Additionally, Visual Studio 2019 started linking to an even newer DLL, VCRUNTIME140_1.dll, besides the VCRUNTIME140.dll that is included with recent Python versions (starting from Python 3.5; see here for more details on the corresponding Visual Studio & MSVC versions used to compile the different Python versions). To avoid this extra dependency on VCRUNTIME140_1.dll, the /d2FH4- flag can be added to the MSVC invocations (check out this issue for details and references). CPython 3.8.3 and all versions after it have this extra DLL, so it is only needed for 3.8 and earlier.

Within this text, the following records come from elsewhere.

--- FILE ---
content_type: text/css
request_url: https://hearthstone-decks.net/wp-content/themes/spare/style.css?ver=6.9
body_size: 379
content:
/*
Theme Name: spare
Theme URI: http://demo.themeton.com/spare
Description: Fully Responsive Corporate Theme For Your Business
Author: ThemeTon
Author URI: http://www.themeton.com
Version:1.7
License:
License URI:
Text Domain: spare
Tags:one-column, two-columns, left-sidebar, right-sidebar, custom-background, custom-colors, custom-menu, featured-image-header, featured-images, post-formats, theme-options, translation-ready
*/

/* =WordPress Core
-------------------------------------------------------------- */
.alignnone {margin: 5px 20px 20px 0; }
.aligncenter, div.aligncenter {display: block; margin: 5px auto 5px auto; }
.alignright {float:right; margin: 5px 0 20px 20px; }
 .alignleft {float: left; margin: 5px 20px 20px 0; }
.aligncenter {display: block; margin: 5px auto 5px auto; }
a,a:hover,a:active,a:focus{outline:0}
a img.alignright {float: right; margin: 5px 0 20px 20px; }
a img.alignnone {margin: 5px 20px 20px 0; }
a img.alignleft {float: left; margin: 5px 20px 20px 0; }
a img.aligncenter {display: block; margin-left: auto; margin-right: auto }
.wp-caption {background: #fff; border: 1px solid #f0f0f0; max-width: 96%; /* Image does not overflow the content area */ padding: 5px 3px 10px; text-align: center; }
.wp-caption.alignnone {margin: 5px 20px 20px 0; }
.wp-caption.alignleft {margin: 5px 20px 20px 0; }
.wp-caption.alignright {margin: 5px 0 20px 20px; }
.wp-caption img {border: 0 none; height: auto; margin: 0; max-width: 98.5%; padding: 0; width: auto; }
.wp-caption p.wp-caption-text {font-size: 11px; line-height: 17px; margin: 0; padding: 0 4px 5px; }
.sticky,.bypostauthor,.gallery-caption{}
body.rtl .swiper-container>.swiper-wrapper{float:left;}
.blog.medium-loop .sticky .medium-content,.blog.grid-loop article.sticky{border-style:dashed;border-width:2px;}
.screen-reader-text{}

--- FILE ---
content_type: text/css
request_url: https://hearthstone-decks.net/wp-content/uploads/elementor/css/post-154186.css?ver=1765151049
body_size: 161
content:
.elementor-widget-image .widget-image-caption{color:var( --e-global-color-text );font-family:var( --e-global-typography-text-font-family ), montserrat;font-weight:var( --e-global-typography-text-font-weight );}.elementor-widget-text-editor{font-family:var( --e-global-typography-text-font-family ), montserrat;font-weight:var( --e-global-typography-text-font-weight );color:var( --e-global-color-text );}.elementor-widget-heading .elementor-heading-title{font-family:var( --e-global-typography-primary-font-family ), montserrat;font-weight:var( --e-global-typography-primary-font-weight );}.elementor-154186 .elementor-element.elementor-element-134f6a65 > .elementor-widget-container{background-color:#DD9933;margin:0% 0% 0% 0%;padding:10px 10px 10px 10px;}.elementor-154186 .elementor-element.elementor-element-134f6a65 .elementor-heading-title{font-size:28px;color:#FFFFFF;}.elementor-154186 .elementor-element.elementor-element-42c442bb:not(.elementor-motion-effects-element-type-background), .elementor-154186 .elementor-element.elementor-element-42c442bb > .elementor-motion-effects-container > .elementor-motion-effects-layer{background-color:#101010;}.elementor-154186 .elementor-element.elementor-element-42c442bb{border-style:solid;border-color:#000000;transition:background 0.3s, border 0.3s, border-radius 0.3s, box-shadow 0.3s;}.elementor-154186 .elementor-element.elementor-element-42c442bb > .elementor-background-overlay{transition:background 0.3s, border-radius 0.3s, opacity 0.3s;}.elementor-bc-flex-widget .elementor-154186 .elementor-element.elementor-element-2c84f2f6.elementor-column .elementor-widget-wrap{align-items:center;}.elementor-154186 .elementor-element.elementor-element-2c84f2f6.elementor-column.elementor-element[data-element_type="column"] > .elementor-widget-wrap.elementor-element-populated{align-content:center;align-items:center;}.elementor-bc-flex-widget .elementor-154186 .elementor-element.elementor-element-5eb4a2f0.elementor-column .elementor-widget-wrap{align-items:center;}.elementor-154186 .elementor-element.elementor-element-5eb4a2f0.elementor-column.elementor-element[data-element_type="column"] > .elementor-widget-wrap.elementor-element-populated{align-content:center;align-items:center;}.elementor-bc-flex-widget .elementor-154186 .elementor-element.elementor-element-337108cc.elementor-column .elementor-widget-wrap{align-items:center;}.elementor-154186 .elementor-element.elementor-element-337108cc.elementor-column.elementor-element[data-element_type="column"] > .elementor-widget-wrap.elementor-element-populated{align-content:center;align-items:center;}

To add the /d2FH4- flag to a standard setup.py using setuptools, the extra_compile_args option can be used:

    ext_modules=[
        Extension(
            'c_module',
            sources=['extension.c'],
            extra_compile_args=['/d2FH4-'] if sys.platform == 'win32' else []
        )
    ],

To investigate the dependencies of a C extension (i.e., the .pyd file, a DLL in disguise) on Windows, Dependency Walker is a great tool. For diagnosing a failing import, the dlltracer tool may also provide additional details.